Directions:
Repeat word for word the lines starting at the one with "Deals, Discounts &" and ending at the final line of the material, both ends included; omit pictures.

Given data:
-----
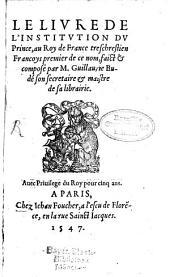 Le Livre de l'Institution du Prince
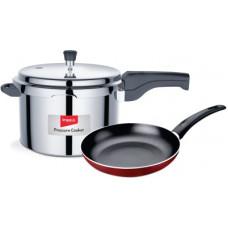 Deals, Discounts & Offers on Cookware - Impex Induction Bottom Cookware Set(Aluminium, PTFE (Non-stick), 3 - Piece)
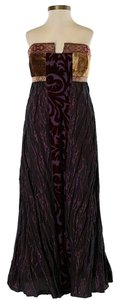 Nicole Miller Silk Print Patchwork Strapless Metallic Dress
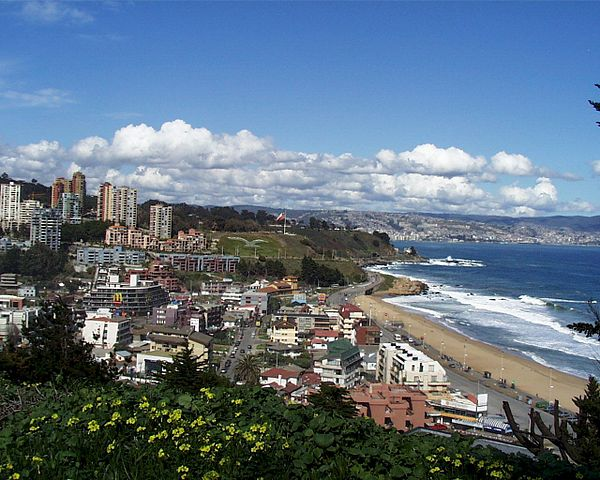 Panoramic view of Renaca, Vina del Mar.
-----
Answer section:
 Deals, Discounts & Offers on Cookware - Impex Induction Bottom Cookware Set(Aluminium, PTFE (Non-stick), 3 - Piece)
 Nicole Miller Silk Print Patchwork Strapless Metallic Dress
 Panoramic view of Renaca, Vina del Mar.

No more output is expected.